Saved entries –
........

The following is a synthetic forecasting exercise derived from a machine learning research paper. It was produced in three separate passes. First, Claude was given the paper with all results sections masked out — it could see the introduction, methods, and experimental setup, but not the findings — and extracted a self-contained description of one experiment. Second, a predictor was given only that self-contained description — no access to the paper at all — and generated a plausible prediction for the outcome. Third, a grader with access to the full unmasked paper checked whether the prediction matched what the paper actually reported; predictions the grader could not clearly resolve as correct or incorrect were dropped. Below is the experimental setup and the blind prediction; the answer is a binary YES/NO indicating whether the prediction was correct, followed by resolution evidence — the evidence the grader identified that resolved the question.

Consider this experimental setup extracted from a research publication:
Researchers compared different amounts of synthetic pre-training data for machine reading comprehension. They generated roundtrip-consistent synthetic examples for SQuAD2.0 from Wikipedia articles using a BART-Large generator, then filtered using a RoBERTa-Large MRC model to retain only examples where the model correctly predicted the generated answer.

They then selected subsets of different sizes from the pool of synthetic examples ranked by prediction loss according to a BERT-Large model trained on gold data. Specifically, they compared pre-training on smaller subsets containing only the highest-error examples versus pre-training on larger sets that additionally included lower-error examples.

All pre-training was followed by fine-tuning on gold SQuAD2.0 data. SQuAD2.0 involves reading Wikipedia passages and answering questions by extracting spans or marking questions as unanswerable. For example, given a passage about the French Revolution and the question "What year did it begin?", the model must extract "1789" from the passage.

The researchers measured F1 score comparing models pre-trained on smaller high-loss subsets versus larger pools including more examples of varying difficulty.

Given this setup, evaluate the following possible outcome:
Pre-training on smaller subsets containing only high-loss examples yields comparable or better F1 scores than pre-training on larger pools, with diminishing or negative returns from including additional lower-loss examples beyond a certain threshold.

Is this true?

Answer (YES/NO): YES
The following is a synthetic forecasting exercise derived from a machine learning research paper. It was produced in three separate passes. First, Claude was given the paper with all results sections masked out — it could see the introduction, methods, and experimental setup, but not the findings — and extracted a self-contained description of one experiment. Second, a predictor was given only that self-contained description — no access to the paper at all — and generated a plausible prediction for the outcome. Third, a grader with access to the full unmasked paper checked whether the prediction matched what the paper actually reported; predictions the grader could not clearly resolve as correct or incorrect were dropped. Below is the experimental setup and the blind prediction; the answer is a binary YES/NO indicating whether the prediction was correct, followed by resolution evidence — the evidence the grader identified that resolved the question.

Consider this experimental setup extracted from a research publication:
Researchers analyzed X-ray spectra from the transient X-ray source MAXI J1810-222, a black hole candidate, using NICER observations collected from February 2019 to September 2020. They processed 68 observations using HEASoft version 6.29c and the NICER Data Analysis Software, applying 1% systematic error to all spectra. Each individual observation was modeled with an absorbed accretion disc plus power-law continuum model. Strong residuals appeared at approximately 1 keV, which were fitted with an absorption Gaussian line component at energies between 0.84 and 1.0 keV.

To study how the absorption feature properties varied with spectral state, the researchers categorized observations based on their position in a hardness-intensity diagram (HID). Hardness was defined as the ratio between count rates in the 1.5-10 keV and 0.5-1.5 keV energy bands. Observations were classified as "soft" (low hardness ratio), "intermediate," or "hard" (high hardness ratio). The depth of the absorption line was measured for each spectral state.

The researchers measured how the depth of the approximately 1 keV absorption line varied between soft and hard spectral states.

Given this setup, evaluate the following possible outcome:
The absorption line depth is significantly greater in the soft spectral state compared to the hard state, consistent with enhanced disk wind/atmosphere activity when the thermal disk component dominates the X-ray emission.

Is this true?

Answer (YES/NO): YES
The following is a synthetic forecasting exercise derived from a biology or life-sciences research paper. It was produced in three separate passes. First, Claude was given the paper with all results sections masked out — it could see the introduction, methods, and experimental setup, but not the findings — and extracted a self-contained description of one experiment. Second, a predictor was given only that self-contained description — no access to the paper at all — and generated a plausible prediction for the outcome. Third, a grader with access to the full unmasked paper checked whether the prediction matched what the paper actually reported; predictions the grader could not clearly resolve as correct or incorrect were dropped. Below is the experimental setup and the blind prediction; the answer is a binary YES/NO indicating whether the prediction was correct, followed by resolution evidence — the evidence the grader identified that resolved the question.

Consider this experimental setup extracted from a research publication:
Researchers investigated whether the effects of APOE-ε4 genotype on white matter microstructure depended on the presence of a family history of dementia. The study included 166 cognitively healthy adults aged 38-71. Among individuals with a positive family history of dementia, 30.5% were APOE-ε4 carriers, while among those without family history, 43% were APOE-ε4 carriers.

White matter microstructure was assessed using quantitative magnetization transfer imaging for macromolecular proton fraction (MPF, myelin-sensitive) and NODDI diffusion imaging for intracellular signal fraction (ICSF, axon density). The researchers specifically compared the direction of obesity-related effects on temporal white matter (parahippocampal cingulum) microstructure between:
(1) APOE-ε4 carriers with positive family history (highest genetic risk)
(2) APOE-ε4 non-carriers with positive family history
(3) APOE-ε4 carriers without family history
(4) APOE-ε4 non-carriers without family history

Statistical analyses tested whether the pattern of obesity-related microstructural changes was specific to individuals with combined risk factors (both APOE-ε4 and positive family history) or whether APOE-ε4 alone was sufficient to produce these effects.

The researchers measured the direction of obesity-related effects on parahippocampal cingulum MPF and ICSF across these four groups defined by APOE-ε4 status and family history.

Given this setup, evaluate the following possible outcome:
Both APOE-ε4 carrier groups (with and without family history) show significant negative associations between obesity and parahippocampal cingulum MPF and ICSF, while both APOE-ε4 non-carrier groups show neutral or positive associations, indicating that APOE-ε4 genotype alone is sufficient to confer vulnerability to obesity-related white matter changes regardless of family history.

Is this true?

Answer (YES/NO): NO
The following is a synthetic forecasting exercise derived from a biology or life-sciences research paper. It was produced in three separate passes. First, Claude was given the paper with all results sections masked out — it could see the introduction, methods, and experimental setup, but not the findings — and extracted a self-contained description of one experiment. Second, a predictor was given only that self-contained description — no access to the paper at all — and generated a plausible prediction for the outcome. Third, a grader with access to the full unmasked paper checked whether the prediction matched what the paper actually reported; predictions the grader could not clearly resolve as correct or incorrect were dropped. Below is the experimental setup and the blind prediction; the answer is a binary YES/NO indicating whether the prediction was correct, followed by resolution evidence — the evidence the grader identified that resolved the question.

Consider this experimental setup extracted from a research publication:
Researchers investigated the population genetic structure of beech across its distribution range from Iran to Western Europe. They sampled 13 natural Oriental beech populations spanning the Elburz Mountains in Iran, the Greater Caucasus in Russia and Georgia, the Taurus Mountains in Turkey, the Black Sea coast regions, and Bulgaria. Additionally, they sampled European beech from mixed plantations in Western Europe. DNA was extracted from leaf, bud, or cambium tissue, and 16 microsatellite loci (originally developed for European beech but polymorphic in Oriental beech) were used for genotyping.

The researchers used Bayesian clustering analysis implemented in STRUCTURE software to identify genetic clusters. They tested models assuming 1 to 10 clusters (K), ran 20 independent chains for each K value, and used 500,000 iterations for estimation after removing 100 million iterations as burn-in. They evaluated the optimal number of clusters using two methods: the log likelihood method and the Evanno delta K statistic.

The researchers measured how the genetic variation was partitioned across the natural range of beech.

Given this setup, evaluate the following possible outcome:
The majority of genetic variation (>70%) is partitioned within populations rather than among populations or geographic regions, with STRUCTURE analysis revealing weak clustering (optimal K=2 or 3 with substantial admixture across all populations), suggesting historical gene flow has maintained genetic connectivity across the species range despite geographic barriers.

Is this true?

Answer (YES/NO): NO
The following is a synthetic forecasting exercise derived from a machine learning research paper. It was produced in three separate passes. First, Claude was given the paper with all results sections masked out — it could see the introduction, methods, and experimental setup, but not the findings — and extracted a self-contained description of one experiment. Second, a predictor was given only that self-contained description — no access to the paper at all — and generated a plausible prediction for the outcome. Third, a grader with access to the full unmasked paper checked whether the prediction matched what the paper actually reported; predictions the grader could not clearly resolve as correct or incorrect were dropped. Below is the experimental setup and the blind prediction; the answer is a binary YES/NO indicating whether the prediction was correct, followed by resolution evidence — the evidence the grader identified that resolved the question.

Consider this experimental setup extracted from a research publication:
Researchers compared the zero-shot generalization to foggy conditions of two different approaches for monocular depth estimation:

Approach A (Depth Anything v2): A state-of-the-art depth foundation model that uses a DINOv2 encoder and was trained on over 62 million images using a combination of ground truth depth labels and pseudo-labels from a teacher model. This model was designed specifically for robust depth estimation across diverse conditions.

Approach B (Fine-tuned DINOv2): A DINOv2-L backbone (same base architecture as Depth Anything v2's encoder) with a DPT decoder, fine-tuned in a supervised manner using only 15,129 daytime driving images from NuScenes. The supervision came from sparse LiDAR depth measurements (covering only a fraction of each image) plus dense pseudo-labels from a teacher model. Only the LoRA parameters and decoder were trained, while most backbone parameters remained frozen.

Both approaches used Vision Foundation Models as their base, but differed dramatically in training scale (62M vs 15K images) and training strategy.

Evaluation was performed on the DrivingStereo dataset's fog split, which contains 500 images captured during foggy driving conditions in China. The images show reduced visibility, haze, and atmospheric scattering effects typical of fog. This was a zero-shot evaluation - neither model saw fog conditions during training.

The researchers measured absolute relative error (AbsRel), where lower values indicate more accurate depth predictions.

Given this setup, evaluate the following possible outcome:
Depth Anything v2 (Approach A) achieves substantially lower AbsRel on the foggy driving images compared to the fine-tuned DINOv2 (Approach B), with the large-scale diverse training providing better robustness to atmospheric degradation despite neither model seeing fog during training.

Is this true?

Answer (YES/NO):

........

TASK REQUIREMENTS –
Please give the number of lines in the entries that contain the word "more", and nothing besides it.

TASK OUTPUT –
2